Il primo romanzo di Nicolai Lilin, “Educazione siberiana”, uscito nel 2009 è ben presto diventato un caso letterario, tradotto in 19 lingue è stato venduto in ben 24 paesi stranieri.
Sull’onda di questo successo travolgente, nel 2013 ne è stato tratto un film, diretto da Gabriele Salvatores; quest’anno se ne ha la prima trasposizione teatrale. Ad opera del collettivo NestT (per esteso Napoli est Teatro), coprodotto dalla Fondazione del Teatro Stabile di Torino, dal Teatro Metastasio Stabile della Toscana e da Emilia Romagna Teatro Fondazione, “Educazione siberiana” va in scena al Piccolo Eliseo di Roma fino al 16 febbraio. Questa sarà solo la prima tappa di una tournée che vedrà impegnati gli attori fino alla seconda metà di Marzo, portando lo spettacolo in tutta Italia. L’opera è stata riadattata nella veste teatrale grazie all’idea di Francesco Di Leva e Adriano Pantaleo, attraverso il lavoro congiunto dello stesso autore del testo e del direttore del collettivo NestT, Giuseppe Miale di Mauro, responsabile anche della regia.

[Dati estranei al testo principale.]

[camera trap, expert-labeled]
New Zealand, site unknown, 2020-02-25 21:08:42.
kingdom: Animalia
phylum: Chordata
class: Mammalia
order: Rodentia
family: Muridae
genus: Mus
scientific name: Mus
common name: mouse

Lo spettacolo trasporta il pubblico per l’intera sua durata, circa 1 ora e mezza, in uno sperduto villaggio dell’ex Unione Sovietica, nella remota regione della Transnistria. Qui vive una comunità di ribelli, ultimi discendenti di una antica stirpe guerriera: gli Urka siberiani, che si definiscono orgogliosamente “criminali onesti”.
La scenografia molto curata, così come le luci e le musiche, riescono a coinvolgere e stupire lo spettatore, restituendo l’immagine dell’habitat naturale dei protagonisti; questi trascorrono la loro quotidianità tra l’ambiente domestico, i dintorni del quartiere di Fiume basso e la galera.
Alcuni elementi fondamentali dominano la scena: armi, tatuaggi e icone sacre. I “criminali onesti” vivono impegnati in una lotta continua contro la corruzione esterna, materiale e non, cercando di salvaguardare un’etica ferrea, incentrata sui valori della condivisione dei beni e della lealtà, e alimentata dalla fede, dalla devozione per il divino, così come dall’odio brutale per la polizia. Senza riconoscersi nello Stato di cui fanno parte, ne nelle sue leggi ne tanto meno nei loro esecutori, questi criminali vivono una vita da esiliati, paladini del bene in un mondo alla deriva. Intenti nel preservare la precaria esistenza della loro realtà quotidiana, osservano, quasi maniacalmente, regole e codici di comportamento, ricoprendosi il corpo di tatuaggi che ne raccontano la storia, ne rappresentano l’essenza.
Questa rigida struttura non può però nulla contro la sete di denaro, la brama di successo, il richiamo della modernità che la penetra, distruggendola dall’interno. In un climax drammaturgico ascendente la storia si conclude con un’escalation di violenza, che accompagna la scomparsa uno ad uno dei vari personaggi; questi magistralmente interpretati da Luigi Diberti, Elsa Bossi, Ivan Castiglione, Francesco Di Leva, Giuseppe Gaudino, Stefano Meglio, Adriano Pantaleo e Andrea Vellotti.
A prescindere dal giudizio sull’opera di Lilin, così come sulla fedeltà o meno dell’adattamento teatrale, lo spettacolo rappresenta un ottimo esempio di cosa voglia dire fare teatro.